I am really excited for #dLRN15 because the (awesome) group organizing the conference is asking the right set of difficult questions. Various research results that colleagues and I are in the process of reporting reflect the themes of the conference (e.g., increased interdisciplinary activity in digital learning research, significant variation in how education scholars participate online, unequal student activity on digital environments), and I’m excited that space is provided for us to have these conversations. Plus, the organizers are thinking in caring ways about the conference.
The conference themes are the following:
Ethics of Collaboration
Digital networks have the potential to redraw the maps of global educational influence and enable new models of international collaboration. More commonly, however, investment has been directed towards the consolidation of existing relations of prestige and influence, extending the reach of elite institutions into larger and more dispersed markets. In this strand, we are interested in papers that explore the ethical dimension of international digital learning initiatives, and in particular, that consider ways of advancing global learning through models of reciprocity and exchange.
In this strand, we are interested in papers that examine the emergence of individualised digital and networked learning as an educational priority. What are the technical and strategic drivers of the shift to adaptive, personalised learning? How are new edu models designing frameworks for student agency? What can learners of the future be expected to manage for themselves over their life course, and what do we assume about the skills, devices and network access they will need to do this?

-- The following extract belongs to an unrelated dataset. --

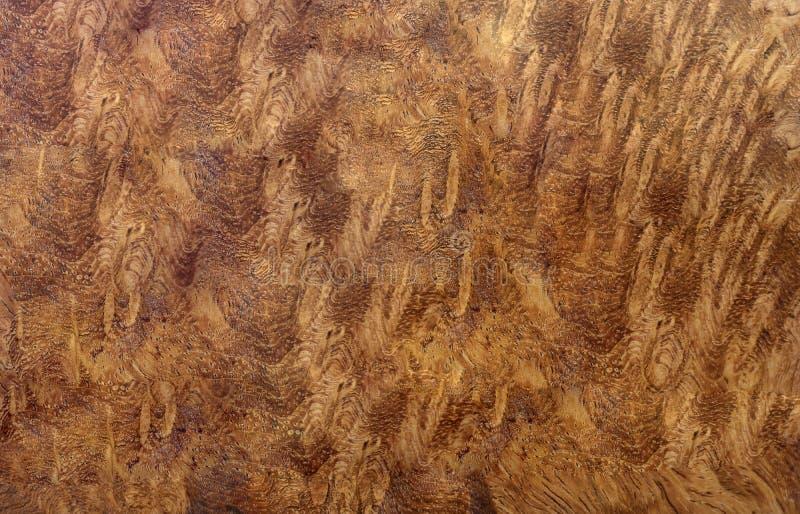 Ξύλινος ριγωτός Burl για το εσωτερικό αυτοκίνητο διακοσμήσεων τυπωμένων υλών εικόνων, εξωτικό ξύλινο όμορφο σχέδιο για τις τέχνες στοκ εικόνα με δικαίωμα ελεύθερης χρήσης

In this strand, we are interested in papers that will provide insight into how faculty and institutional leaders are responding systemically to the use of digital networks. Examples might include: alternative assessment methods, prior learning assessment, competency based learning, partnerships with external capacity providers, changing forms of scholarship, academic innovation hubs (R&D), and so on. Research that assesses the impact of new systemic structures on student success will be of particular importance.
Innovation and Work
In this strand, we are interested in papers that examine the impact of networked innovation on the experience of working inside and alongside higher education. How has digital learning affected the academic profession, whether for the minority with tenure, or the much larger number working insecurely? What does it feel like to work alongside higher education from within other industries and sectors? In this strand, we particularly encourage papers that address the intersection of digital innovation, academic labour, and the education workforce of the future.
This strand invites concept and research papers on the relationships between networks, higher education, and sociocultural inequalities both in local and global contexts. While digital and networked higher education initiatives are often framed for the media in emancipatory terms, what effects does the changing landscape of higher education actually have on learners whose identities are marked by race/gender/class and other factors within their societies? Papers exploring societal factors, power structures, and their relationships to networked higher education are encouraged.